§ **Passage for review**:
Paris can’t catch a break: widespread protests, garbage men strike, race riots and looting, and now a bedbug infestation.
A mere 10 months before the opening of the Paris 2024 Summer Olympics, the French capital is battling an invasion of bedbugs.
French authorities want to make sure the bedbugs don’t bite during the games and have started a drive to exterminate the pests.
Footage of the insects crawling around in high-speed trains and the Paris metro are widespread in social media, and many news articles reveal bedbugs in cinemas and even Charles de Gaulle airport.
The alarm has reached the highest levels of government.
The tiny, but visible to the naked eye pest is everywhere. Hiding in the cloth of mattresses and curtains, but also under the floorboards and behind wallpaper.
Like minuscule vampires, they come out at night to feed on human blood.

§ **Records provided**:

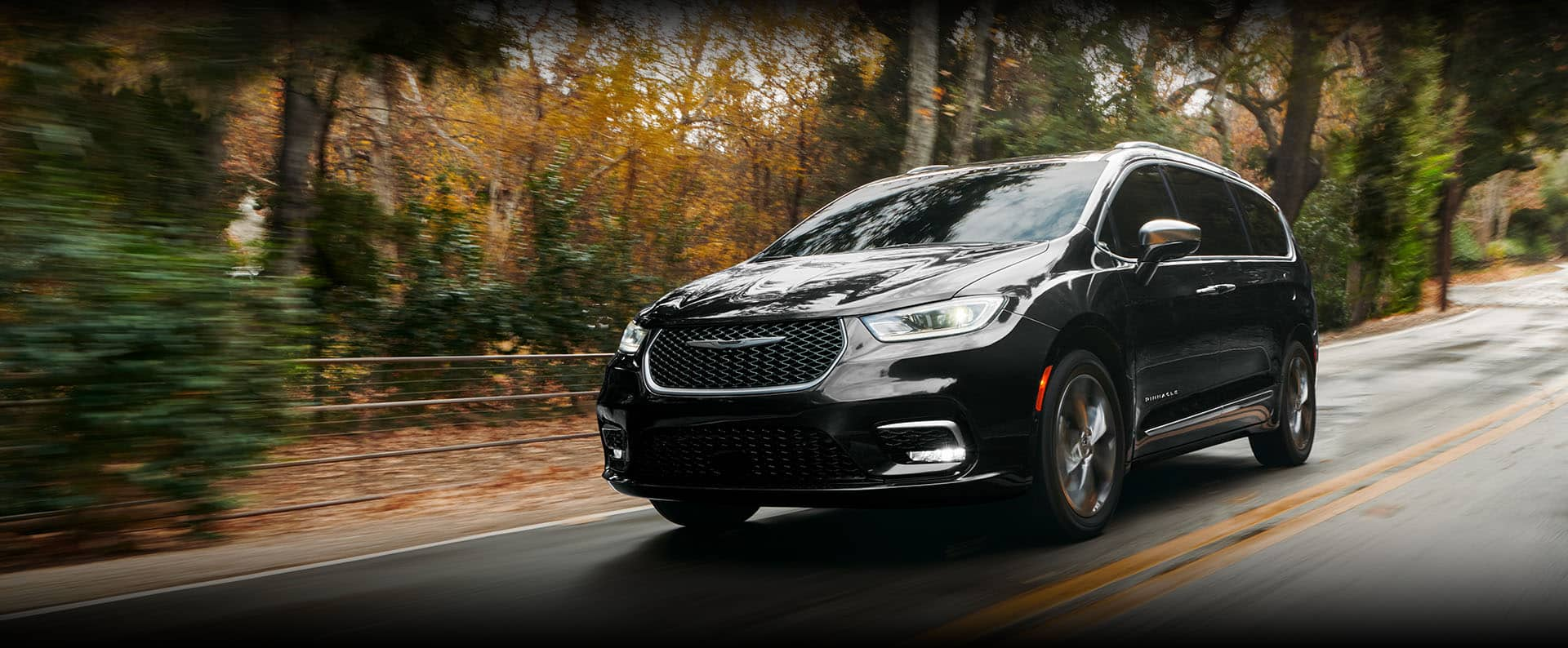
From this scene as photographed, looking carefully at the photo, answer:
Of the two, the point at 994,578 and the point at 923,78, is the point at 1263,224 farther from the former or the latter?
the point at 923,78

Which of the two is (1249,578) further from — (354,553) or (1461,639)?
(354,553)

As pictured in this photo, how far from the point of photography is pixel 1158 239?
241 inches

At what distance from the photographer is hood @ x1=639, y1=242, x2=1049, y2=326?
204 inches

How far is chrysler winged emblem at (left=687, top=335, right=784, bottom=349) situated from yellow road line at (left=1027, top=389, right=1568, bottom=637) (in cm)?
155

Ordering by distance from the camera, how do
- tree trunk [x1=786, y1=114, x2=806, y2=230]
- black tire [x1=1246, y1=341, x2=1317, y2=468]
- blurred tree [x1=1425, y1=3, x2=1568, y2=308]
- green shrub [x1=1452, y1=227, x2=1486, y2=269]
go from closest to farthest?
1. black tire [x1=1246, y1=341, x2=1317, y2=468]
2. blurred tree [x1=1425, y1=3, x2=1568, y2=308]
3. tree trunk [x1=786, y1=114, x2=806, y2=230]
4. green shrub [x1=1452, y1=227, x2=1486, y2=269]

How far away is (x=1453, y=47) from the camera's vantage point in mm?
27328

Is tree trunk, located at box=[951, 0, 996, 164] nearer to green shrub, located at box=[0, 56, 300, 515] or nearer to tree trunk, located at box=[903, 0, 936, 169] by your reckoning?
tree trunk, located at box=[903, 0, 936, 169]

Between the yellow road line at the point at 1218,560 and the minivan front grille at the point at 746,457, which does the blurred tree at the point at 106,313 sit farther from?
the yellow road line at the point at 1218,560

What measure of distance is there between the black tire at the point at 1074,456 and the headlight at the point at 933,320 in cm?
49

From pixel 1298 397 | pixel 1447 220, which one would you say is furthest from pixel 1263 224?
pixel 1447 220

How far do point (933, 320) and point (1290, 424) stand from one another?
3927mm

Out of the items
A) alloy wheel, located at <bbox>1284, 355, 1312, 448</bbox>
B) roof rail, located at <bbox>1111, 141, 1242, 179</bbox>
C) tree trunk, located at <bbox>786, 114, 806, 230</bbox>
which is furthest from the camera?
tree trunk, located at <bbox>786, 114, 806, 230</bbox>

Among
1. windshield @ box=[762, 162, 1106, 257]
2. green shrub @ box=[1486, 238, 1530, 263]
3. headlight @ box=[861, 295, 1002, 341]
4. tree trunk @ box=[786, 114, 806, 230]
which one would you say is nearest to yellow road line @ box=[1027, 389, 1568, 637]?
headlight @ box=[861, 295, 1002, 341]

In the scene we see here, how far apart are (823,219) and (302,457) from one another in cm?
425
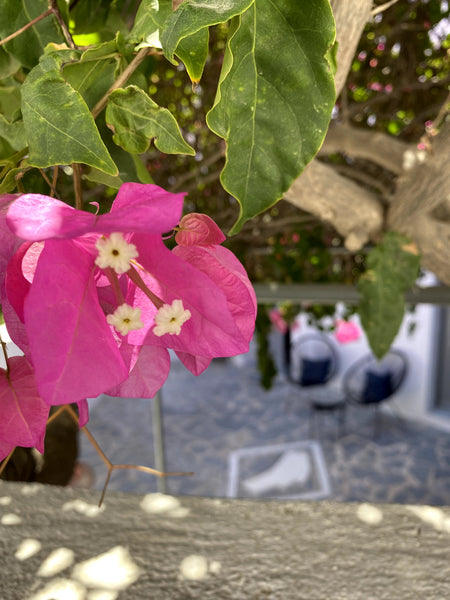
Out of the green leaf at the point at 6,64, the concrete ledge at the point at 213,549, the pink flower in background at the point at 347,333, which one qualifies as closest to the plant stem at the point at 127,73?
the green leaf at the point at 6,64

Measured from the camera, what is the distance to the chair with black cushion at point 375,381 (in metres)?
4.77

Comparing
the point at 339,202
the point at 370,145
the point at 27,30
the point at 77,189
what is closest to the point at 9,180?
the point at 77,189

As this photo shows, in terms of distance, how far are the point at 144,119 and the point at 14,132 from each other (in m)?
0.07

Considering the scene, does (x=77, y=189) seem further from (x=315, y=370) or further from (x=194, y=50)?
(x=315, y=370)

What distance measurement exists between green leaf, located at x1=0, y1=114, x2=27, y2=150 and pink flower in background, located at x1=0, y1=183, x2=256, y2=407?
0.29 feet

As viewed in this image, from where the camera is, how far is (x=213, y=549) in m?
0.51

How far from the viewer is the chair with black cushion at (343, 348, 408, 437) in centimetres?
477

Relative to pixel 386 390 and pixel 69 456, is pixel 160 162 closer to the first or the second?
pixel 69 456

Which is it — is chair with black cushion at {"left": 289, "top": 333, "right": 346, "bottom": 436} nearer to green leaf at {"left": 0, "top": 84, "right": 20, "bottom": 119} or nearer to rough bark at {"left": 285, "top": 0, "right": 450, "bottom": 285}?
rough bark at {"left": 285, "top": 0, "right": 450, "bottom": 285}

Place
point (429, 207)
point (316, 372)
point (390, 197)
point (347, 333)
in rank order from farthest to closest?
point (316, 372), point (347, 333), point (390, 197), point (429, 207)

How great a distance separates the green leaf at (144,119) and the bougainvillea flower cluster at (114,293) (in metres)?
0.04

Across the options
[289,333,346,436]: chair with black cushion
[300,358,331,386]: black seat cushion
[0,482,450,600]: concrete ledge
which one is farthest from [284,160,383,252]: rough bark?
[300,358,331,386]: black seat cushion

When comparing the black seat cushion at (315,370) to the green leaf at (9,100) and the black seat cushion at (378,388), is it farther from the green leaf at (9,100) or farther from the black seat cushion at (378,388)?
the green leaf at (9,100)

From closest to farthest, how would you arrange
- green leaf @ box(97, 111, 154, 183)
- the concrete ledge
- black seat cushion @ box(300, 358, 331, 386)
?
green leaf @ box(97, 111, 154, 183), the concrete ledge, black seat cushion @ box(300, 358, 331, 386)
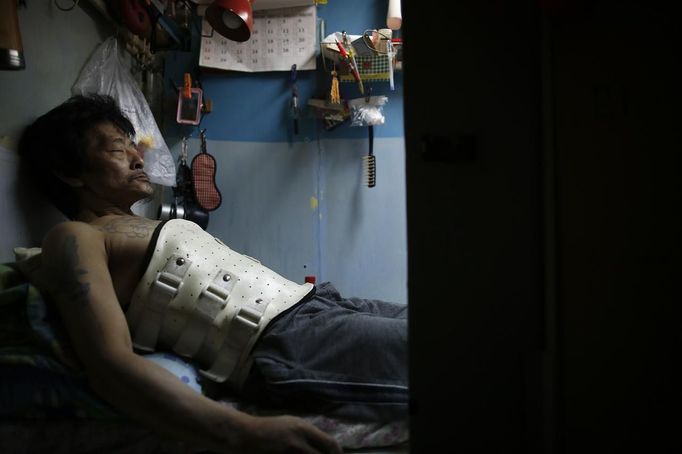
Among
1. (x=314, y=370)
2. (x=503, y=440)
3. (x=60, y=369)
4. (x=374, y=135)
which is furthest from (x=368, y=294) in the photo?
(x=503, y=440)

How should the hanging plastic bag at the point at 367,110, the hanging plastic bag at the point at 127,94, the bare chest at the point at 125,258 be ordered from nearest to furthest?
the bare chest at the point at 125,258 < the hanging plastic bag at the point at 127,94 < the hanging plastic bag at the point at 367,110

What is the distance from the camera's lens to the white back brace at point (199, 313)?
0.79m

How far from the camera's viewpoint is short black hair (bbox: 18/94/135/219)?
3.26ft

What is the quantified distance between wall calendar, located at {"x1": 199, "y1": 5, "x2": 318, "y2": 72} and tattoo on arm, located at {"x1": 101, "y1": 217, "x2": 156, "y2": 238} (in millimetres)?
985

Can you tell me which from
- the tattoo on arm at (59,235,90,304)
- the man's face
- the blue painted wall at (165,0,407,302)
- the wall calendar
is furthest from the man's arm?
the wall calendar

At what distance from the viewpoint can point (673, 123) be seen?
0.39 meters

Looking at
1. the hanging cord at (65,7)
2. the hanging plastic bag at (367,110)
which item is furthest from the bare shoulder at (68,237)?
the hanging plastic bag at (367,110)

§ **Work request**:
Please resume the article about the Paris bedbug infestation, picking up right after its last sentence. The entries have no connection to the article about bedbugs in Paris.

§ **Response to the exercise**:
Reuters reported:
“‘The state urgently needs to put an action plan in place against this scourge as France is preparing to welcome the Olympic and Paralympic games in 2024’, the capital’s deputy mayor, Emmanuel Gregoire, said in a letter to Prime Minister Elisabeth Borne this week.
Transport Minister Clement Beaune said on Friday he will discuss the issue with transport operators next week.”
To come into Paris from Nice has turned into a nightmare for French citizen Sophie Ruscica. She told Reuters she inspected her seat closely for any signs of the insects.
“‘It stressed me out. I had to take the train and I wondered whether I would find bedbugs. But then again, one can find them in cinemas and just about everywhere’, she said.
[…] ‘Everyone is panicking’, pest control store manager Sacha Krief said. ‘People can really get depressed, even paranoid over it’.”
A report from July by health agency Anses alerted that between the years of 2017 and 2022, bedbugs had infested more than one in ten French households.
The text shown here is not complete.